Nel caso di una legge elettorale che dà il premio di maggioranza al partito, il Pd arriverà a una lista unica con tutti coloro che parteciperanno alle primarie, da Vendola a Nencini?
«A me una cosa è chiarissima: Berlusconi certamente ha in testa meccanismi verbalmente innovativi, tanto che gli ho consigliato la lista “viva la mamma”, ma noi ci chiameremo Pd. Su questo non si discute. È evidente, però, che alla luce della nuova legge elettorale, dei meccanismi per dare il premio alle liste collegate dovranno essere individuati perché anche le individualità devono essere riconosciute.
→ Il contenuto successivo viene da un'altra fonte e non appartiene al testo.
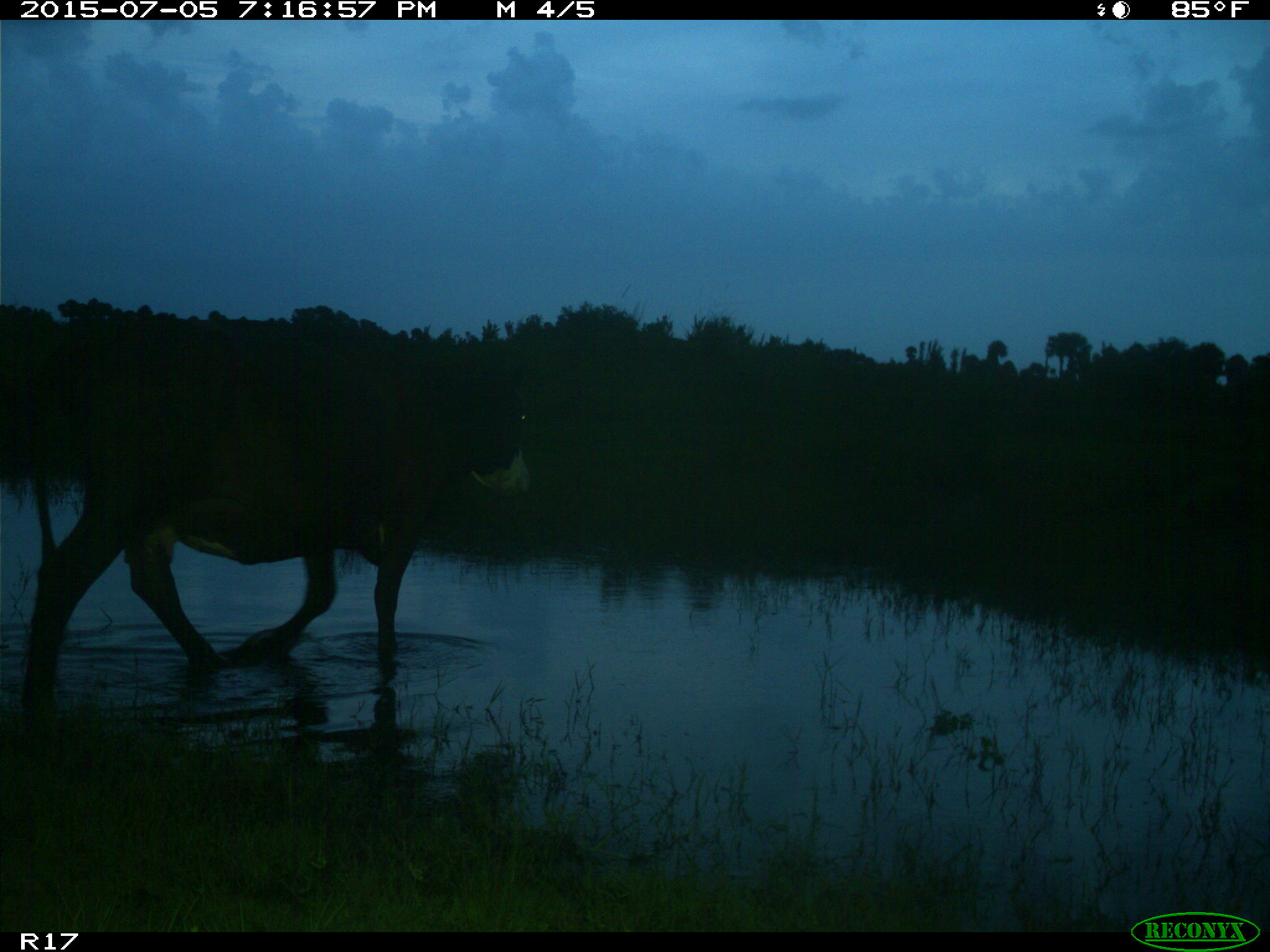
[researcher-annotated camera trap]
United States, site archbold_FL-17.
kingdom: Animalia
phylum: Chordata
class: Mammalia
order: Artiodactyla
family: Bovidae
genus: Bos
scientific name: Bos taurus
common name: domestic cow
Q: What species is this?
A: Bos taurus (domestic cow).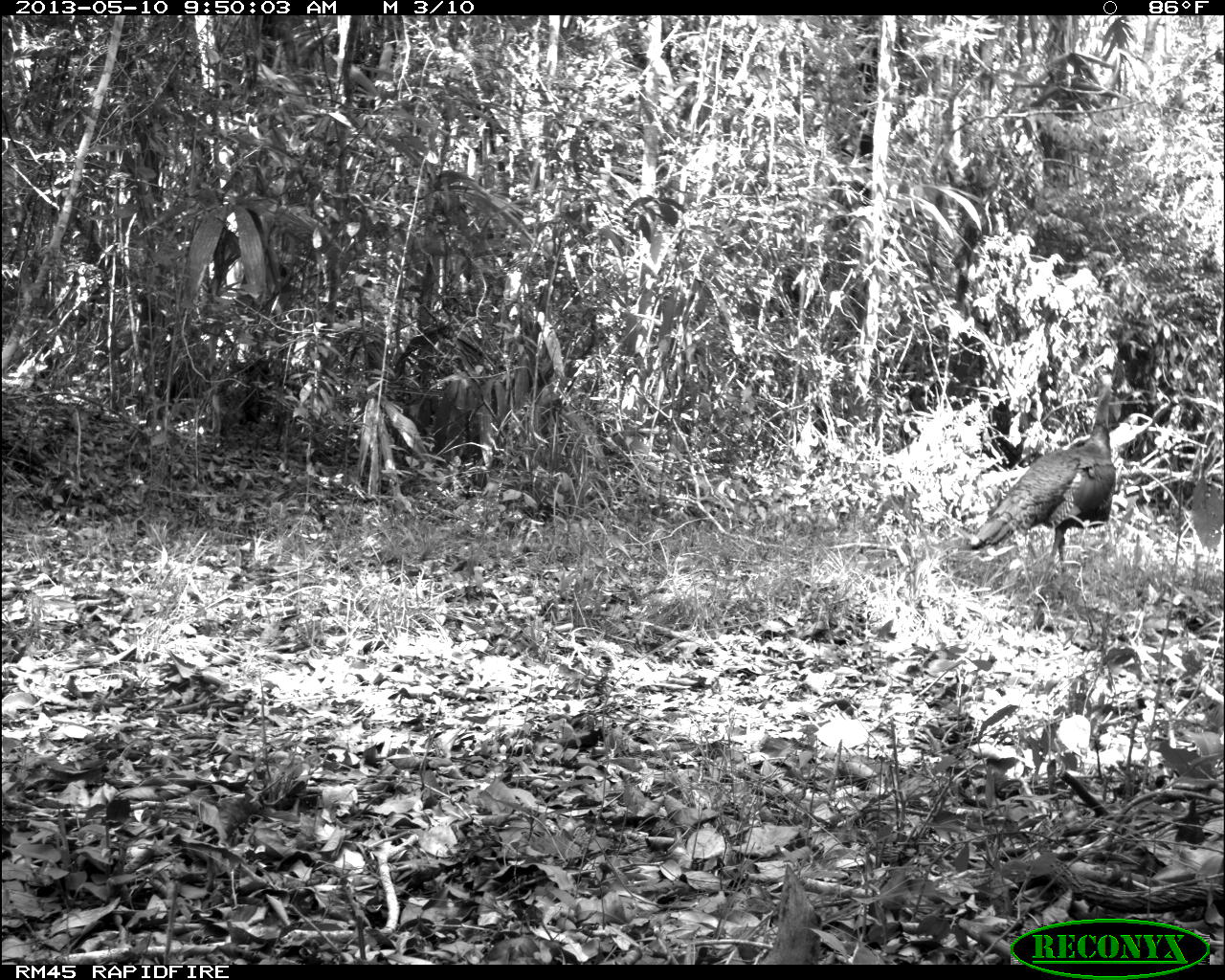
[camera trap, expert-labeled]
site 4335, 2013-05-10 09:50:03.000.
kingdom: Animalia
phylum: Chordata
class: Aves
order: Galliformes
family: Phasianidae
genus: Meleagris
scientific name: Meleagris ocellata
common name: ocellated turkey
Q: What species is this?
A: Meleagris ocellata (ocellated turkey).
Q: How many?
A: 1.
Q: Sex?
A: Male.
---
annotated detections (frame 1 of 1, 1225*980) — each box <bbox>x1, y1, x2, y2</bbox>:
meleagris ocellata: <bbox>969, 386, 1122, 579</bbox>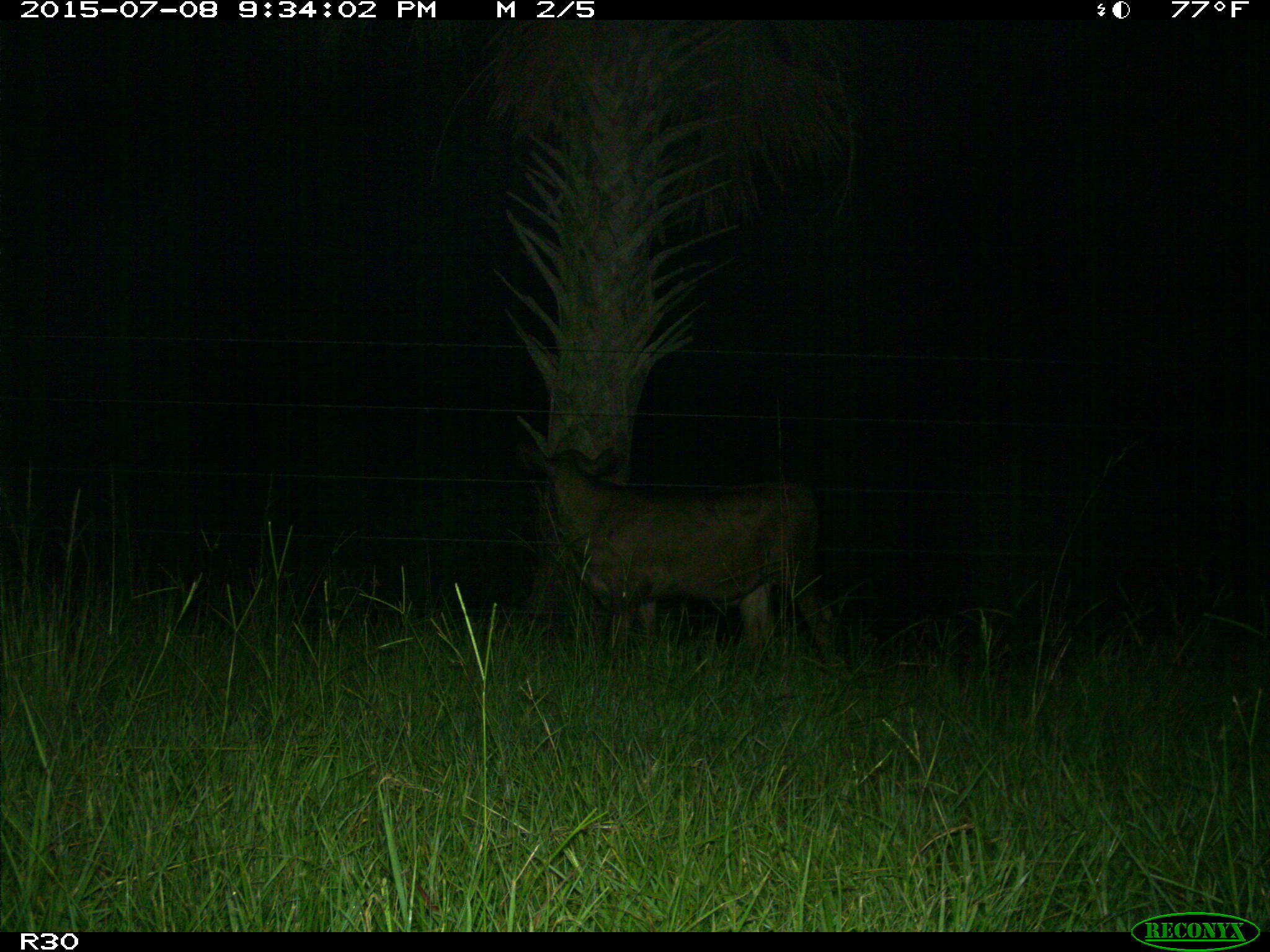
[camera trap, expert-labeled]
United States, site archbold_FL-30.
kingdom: Animalia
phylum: Chordata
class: Mammalia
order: Artiodactyla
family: Bovidae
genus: Bos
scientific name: Bos taurus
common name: domestic cow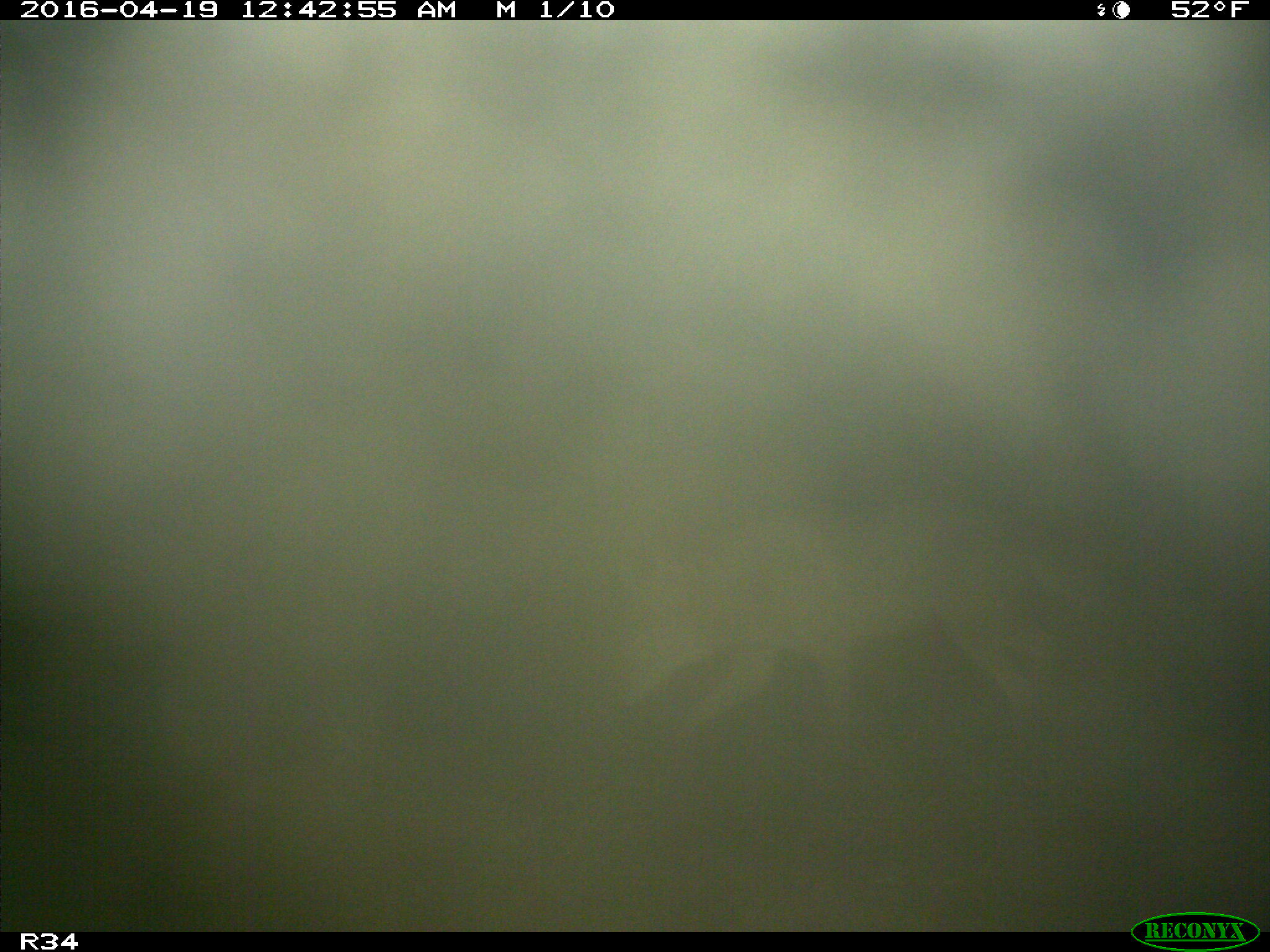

Detto questo sono convinto che, mentre oggi ci sono quelli che dicono, genericamente, che i partiti non riescono a fare la legge elettorale, il giorno dopo che la legge ci sarà, spunteranno i “puristi”, quelli che fanno finta di dimenticare che se non si raggiunge un compromesso in questo Parlamento non si va da nessuna parte».
Casini intanto ha detto che correrà da solo e poi eventualmente farà l’alleanza con il Pd. C’è da fidarsi o c’è il rischio che a urne chiuse rilanci la grande coalizione?
«Io mi affido ai processi di fondo che avvengono nella società. Avevo ragione quando parlavo della necessità di tenere insieme questione democratica e questione sociale, o quando avvertivo che la discriminante in Europa passava da un lato dalle posizioni regressive anti-euro, anti-fisco, anti-immigrati e dall’altro dalle posizioni progressiste e liberal-costituzionali europeiste. Credo che questa sia la dinamica profonda in Europa come in Italia. Quindi, più che alle diplomazie, che pure bisogna coltivare, mi affido al fatto che esistono forze moderate per le quali non è possibile cedere alle sirene populiste».